In that regard, I’m impressed with an Oct. 25 column by Star Parker, a conservative African American, on school choice and the so-called Blaine Amendment — a failed federal attempt in the late 1800s to discriminate against Catholics.
As Ms. Parker points out, 28 States have language similar to the Blaine Amendment in their respective constitutions. Ironically, Article 3, the so-called “compelled support clause” of Vermont’s constitution, has often been cited to prohibit parental use of a publicly funded voucher to attend a parochial school, despite the 2002 U.S. Supreme Court decision in Zelman v. Simmons-Harris that found parental use of publicly funded vouchers for religious schools does not violate the First Amendment.

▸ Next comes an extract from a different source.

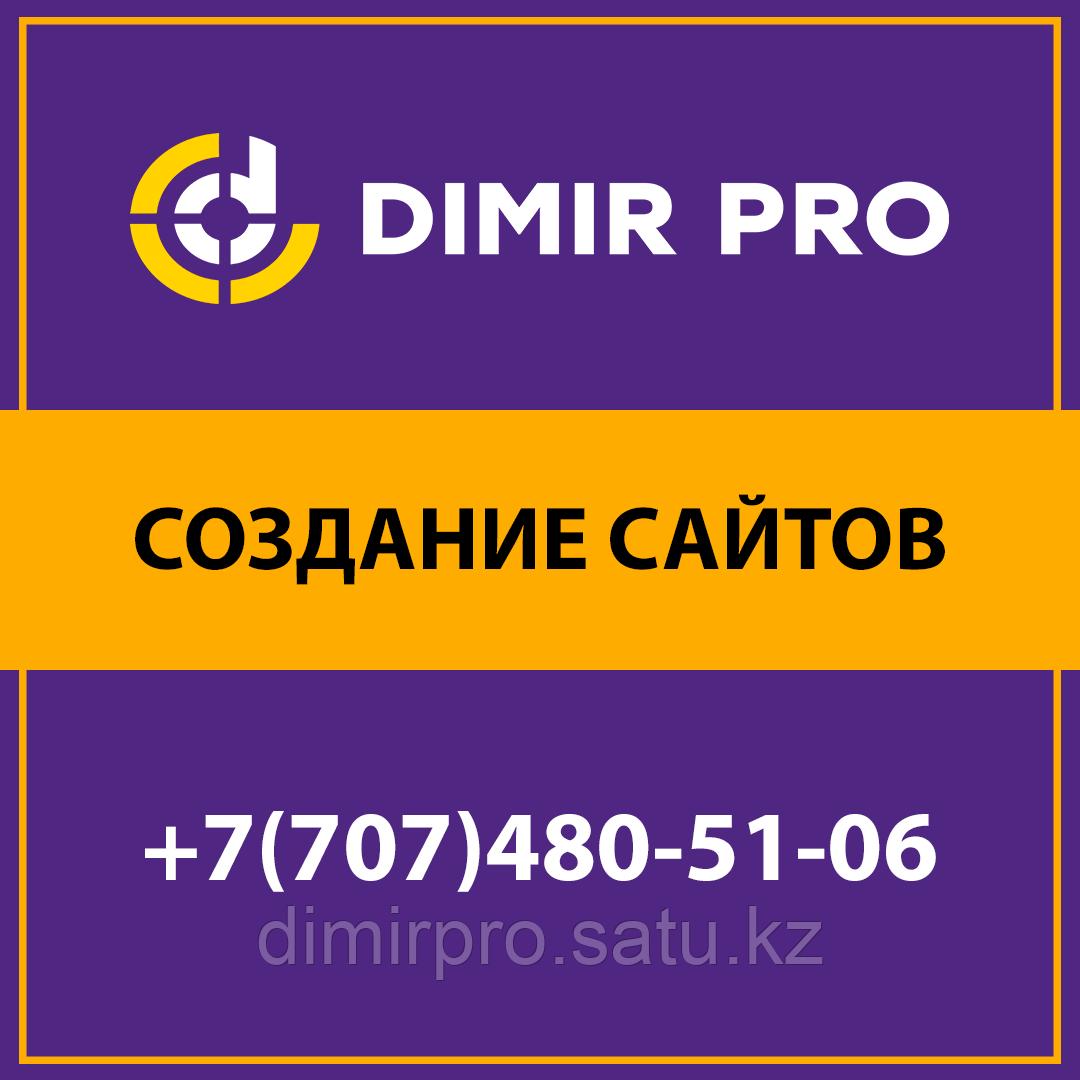 Создание сайтов в Алматы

Vermont and Maine have operated some the nation’s oldest and most radical school choice programs since the late 1860s, when free public schooling was extended into the high school years.
On March 20, 2003, in Genier v. McNulty, a federal district court action representing residents of two tuitioning towns, Rutland Town and Middletown Springs, the Institute for Justice asserted that “Vermont’s prohibitions of school choice have violated their federal constitutional rights to free speech, free exercise of religion, and equal protection of the laws as well as the Establishment Clause.”
Across Vermont and Maine, about half of the school districts use “tuitioning” for their high school students. Such districts, instead of operating a public school, pay tuition to private, independent, or neighboring public schools on behalf of parents who choose which schools they want their child to attend.
I’ve not been able to find out where the Institute for Justice lawsuit stands, and recall that it may have been dropped on a technicality. However, Vermont businessman H. Brooke Paige recently initiated a similar lawsuit that should be closely followed.
Nevertheless, Act 46 consolidation is designed to enhance the education monopoly’s control of all Vermont education spending on behalf of the special interest groups that have a stranglehold on the state’s legislature, administration and political appointees.
Jay Eshelman is a former school board director and business owner living in Vermont.